Redigital — Production Readiness Assessment

Internal decision document · Prepared with AI-assisted analysis

Executive summary

The Redigital codebase (Django + React multi-tenant SaaS) is structurally complete and runs locally. However, a comprehensive audit identified 92 issues including 29 critical ones across security, data isolation, payment correctness, and performance. The system cannot safely host paying customers in its current state.

Bringing it to production-grade — secure code plus the operational infrastructure a real SaaS needs (CI/CD, monitoring, alerting, backups) — is realistically a 3-4 month effort for one engineer working with AI assistance, or about 2 months with two engineers in parallel.

Most urgent, regardless of any other decision: Live production API keys (Stripe, OpenAI, Anthropic, Postmark, Cloudflare R2, Tiptap) are hardcoded directly into the source code and committed to git history. These need to be rotated this week — independent of any remediation timeline.

Current state of the codebase

What works

The stack boots cleanly under Docker (Postgres, Redis, Django, Huey worker, Mailhog all healthy)
Database migrations apply without errors across ~120 migration files
The React/Inertia.js marketing site renders correctly
The signup form loads and validates input
Routing, settings, and dev tooling are in place; a deployment story exists (Fly.io configs for staging and production)

What doesn't

CRITICAL Multi-tenant isolation is broken under production load. apps/tenants/utils.py:11 uses threading.local() to track the active tenant; under thread-pooled workers, threads are reused across requests and Tenant A's context can persist into Tenant B's request. Result: User B sees User A's data. Silent, no error.
CRITICAL WebSocket authentication bypass at apps/live/consumers.py:37-48. Anonymous users can connect to any channel UUID and intercept real-time collaboration data.
CRITICAL Hardcoded production credentials in apps/ai/services/utils/agent.py, config/settings/base.py, config/settings/production.py, fly.toml, fly-staging.toml, and assets/js/components/editor/tiptap.jsx.
CRITICAL No database transactions wrapping multi-step operations (payment flows, tenant creation, invitations). Webhooks have no idempotency or deduplication, leading to race conditions and double-charge potential.
HIGH IDOR vulnerabilities across 10+ API endpoints — cross-tenant data access via direct object reference.
HIGH XSS sinks in 4 places (file upload preview, diff renderer, email iframe, MJML preview).
HIGH Near-zero automated test coverage — every fix carries regression risk.
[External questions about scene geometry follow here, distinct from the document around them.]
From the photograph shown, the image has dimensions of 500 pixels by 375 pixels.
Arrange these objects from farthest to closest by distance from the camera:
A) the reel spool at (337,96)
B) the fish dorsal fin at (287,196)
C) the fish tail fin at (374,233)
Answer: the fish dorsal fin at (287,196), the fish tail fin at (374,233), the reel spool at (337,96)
Multi-tenancy: real by design, broken in practice

The architecture is row-level multi-tenant. Every tenant-scoped model inherits TenantModelMixin (apps/tenants/models.py:504), which adds a tenant_id foreign key. A custom TenantModelManager (apps/tenants/mixins.py:268) auto-filters queries by the active tenant. Nine apps participate in this scheme; users can belong to multiple workspaces with different roles.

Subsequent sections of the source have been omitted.